▶ Written problem:
Reproduce only this part of the listing: the line with "In the image, is", plus every line after it through the last.
[begin Data extract]
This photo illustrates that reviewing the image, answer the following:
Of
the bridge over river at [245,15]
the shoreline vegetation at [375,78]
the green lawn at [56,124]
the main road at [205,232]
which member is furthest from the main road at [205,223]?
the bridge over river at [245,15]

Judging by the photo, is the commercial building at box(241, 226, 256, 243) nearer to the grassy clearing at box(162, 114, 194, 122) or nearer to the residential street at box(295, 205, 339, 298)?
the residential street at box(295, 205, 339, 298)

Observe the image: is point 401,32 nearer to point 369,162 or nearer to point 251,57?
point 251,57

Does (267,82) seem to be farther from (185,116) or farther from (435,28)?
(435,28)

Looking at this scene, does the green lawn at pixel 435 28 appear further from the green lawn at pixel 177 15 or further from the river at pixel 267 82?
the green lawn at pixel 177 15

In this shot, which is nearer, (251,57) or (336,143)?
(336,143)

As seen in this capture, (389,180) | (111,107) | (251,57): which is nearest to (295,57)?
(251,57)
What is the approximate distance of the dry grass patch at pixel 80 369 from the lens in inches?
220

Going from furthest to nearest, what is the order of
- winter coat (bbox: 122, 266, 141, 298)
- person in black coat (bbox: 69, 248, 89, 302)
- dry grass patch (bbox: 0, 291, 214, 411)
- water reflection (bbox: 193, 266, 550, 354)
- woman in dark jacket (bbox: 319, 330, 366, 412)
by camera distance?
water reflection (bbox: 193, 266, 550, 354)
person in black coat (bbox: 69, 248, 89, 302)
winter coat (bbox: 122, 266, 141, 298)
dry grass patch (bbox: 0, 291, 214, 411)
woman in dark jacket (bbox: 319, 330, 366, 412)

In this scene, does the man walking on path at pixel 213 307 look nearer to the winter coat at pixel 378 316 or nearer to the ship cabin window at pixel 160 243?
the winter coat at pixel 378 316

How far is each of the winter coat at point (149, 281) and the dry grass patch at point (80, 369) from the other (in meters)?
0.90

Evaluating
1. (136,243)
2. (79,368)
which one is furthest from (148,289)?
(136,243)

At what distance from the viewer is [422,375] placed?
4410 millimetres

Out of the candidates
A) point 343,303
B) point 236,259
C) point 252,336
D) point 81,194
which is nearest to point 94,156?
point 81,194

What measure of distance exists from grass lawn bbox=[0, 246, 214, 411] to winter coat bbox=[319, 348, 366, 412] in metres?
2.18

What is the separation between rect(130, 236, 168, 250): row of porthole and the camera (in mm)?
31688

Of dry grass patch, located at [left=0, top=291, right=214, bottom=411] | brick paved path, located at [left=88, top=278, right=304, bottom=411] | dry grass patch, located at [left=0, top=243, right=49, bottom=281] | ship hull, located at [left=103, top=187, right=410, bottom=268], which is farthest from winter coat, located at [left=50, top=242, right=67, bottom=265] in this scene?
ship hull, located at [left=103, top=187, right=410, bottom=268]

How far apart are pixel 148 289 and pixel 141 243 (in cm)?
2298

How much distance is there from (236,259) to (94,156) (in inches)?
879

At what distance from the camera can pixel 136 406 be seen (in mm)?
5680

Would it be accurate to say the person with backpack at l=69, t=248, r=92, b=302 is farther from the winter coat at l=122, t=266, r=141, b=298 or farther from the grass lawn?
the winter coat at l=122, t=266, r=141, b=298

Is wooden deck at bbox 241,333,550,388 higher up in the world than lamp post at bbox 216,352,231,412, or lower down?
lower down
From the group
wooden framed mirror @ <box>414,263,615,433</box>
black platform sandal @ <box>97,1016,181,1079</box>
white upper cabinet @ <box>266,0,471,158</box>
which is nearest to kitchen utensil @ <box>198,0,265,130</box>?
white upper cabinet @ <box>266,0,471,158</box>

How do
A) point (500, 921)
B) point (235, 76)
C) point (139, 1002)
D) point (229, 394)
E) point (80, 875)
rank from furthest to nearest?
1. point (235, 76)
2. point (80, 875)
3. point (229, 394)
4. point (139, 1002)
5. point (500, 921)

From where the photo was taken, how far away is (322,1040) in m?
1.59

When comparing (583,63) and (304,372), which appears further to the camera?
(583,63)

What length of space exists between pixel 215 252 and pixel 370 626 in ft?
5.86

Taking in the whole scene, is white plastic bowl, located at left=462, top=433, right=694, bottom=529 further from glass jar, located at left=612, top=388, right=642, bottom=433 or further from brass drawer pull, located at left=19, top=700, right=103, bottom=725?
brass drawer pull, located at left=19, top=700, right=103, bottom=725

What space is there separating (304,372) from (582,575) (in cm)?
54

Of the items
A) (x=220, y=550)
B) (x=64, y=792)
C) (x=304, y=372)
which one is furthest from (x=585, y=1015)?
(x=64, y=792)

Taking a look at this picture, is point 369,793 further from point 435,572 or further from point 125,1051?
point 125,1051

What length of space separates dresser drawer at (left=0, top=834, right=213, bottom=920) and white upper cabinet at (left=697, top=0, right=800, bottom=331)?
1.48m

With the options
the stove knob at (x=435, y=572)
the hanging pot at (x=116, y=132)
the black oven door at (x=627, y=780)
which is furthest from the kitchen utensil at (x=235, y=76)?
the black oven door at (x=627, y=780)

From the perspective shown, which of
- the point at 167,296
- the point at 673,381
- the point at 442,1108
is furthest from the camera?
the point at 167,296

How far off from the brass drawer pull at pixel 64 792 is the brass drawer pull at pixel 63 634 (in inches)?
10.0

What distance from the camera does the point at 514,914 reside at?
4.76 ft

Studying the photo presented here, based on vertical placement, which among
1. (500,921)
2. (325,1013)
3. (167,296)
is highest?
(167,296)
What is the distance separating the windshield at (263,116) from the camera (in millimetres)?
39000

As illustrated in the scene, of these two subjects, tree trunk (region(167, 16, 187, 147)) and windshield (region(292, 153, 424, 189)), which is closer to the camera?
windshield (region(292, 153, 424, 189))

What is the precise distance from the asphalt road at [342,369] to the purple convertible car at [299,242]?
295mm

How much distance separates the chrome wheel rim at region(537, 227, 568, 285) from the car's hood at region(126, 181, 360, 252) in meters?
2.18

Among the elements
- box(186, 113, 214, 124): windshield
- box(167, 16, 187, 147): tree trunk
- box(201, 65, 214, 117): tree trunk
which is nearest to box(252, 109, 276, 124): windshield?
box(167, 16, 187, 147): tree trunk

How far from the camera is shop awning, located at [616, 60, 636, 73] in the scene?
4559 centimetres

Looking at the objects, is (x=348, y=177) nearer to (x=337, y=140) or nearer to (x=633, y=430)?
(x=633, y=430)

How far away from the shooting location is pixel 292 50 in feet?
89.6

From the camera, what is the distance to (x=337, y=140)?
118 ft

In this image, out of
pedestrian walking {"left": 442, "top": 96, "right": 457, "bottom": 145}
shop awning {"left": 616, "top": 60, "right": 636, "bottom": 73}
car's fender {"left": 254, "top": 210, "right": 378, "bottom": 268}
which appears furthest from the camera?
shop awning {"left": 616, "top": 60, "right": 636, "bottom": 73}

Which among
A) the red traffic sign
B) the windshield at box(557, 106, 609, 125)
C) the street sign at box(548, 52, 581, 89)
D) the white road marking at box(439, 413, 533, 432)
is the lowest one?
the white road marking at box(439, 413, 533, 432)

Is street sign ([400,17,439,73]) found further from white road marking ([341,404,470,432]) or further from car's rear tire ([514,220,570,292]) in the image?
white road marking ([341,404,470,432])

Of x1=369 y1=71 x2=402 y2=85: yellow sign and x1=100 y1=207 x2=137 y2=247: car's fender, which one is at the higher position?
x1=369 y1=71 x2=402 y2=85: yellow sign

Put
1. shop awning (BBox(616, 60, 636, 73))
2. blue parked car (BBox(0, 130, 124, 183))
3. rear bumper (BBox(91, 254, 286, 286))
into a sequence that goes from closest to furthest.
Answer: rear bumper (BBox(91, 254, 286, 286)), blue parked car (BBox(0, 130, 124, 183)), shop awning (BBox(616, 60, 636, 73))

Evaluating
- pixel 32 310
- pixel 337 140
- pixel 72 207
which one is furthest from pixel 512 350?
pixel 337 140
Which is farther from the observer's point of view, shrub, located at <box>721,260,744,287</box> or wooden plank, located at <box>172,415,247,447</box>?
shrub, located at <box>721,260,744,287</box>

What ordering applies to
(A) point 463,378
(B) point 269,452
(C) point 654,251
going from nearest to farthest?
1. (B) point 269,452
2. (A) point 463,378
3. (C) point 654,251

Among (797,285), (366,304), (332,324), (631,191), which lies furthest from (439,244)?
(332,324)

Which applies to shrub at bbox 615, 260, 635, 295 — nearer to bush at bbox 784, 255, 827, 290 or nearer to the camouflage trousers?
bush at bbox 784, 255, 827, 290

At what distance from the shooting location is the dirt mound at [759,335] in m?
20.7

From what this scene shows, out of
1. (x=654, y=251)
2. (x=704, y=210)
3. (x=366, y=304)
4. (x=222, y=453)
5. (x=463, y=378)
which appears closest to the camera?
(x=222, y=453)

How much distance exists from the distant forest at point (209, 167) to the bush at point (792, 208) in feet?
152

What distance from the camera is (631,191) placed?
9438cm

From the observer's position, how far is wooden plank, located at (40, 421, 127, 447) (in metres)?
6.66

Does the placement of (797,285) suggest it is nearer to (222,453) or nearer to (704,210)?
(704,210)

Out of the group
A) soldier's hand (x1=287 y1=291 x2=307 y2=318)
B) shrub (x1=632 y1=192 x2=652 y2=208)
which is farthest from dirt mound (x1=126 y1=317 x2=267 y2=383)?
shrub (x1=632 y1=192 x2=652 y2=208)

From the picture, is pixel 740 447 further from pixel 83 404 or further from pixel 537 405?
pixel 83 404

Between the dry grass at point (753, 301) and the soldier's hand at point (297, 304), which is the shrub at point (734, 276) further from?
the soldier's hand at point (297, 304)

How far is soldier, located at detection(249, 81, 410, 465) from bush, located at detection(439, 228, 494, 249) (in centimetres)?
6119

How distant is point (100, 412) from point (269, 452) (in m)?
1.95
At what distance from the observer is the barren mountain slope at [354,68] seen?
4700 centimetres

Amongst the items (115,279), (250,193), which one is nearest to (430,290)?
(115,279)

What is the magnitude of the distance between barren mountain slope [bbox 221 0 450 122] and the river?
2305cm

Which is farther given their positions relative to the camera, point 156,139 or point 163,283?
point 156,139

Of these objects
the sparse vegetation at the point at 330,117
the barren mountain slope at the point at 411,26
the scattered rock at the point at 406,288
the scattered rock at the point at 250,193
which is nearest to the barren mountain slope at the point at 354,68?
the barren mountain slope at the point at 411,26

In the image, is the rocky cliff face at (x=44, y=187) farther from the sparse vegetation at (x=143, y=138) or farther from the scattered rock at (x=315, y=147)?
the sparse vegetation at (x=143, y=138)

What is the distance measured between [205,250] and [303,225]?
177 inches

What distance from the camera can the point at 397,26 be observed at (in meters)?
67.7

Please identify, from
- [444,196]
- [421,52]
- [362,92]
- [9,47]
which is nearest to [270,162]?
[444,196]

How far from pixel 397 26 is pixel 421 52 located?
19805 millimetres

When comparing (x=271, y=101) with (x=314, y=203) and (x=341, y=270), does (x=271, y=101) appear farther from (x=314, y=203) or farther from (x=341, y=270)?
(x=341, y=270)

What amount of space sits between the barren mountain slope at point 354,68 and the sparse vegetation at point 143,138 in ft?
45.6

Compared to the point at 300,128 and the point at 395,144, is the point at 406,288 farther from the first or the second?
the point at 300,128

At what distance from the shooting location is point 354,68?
[end Data extract]
▶ Task answer:
In the image, is the rocky cliff face at (x=44, y=187) farther from the sparse vegetation at (x=143, y=138) or farther from the scattered rock at (x=315, y=147)?
the sparse vegetation at (x=143, y=138)

What is the distance measured between [205,250] and [303,225]?
177 inches

What distance from the camera can the point at 397,26 be observed at (in meters)?
67.7

Please identify, from
- [444,196]
- [421,52]
- [362,92]
- [9,47]
which is nearest to [270,162]?
[444,196]

How far from pixel 397 26 is pixel 421 52 located?
19805 millimetres

When comparing (x=271, y=101) with (x=314, y=203) and (x=341, y=270), does (x=271, y=101) appear farther from (x=314, y=203) or farther from (x=341, y=270)?
(x=341, y=270)

What amount of space sits between the barren mountain slope at point 354,68 and the sparse vegetation at point 143,138 in ft?
45.6

Compared to the point at 300,128 and the point at 395,144, is the point at 406,288 farther from the first or the second?
the point at 300,128

At what distance from the shooting location is point 354,68?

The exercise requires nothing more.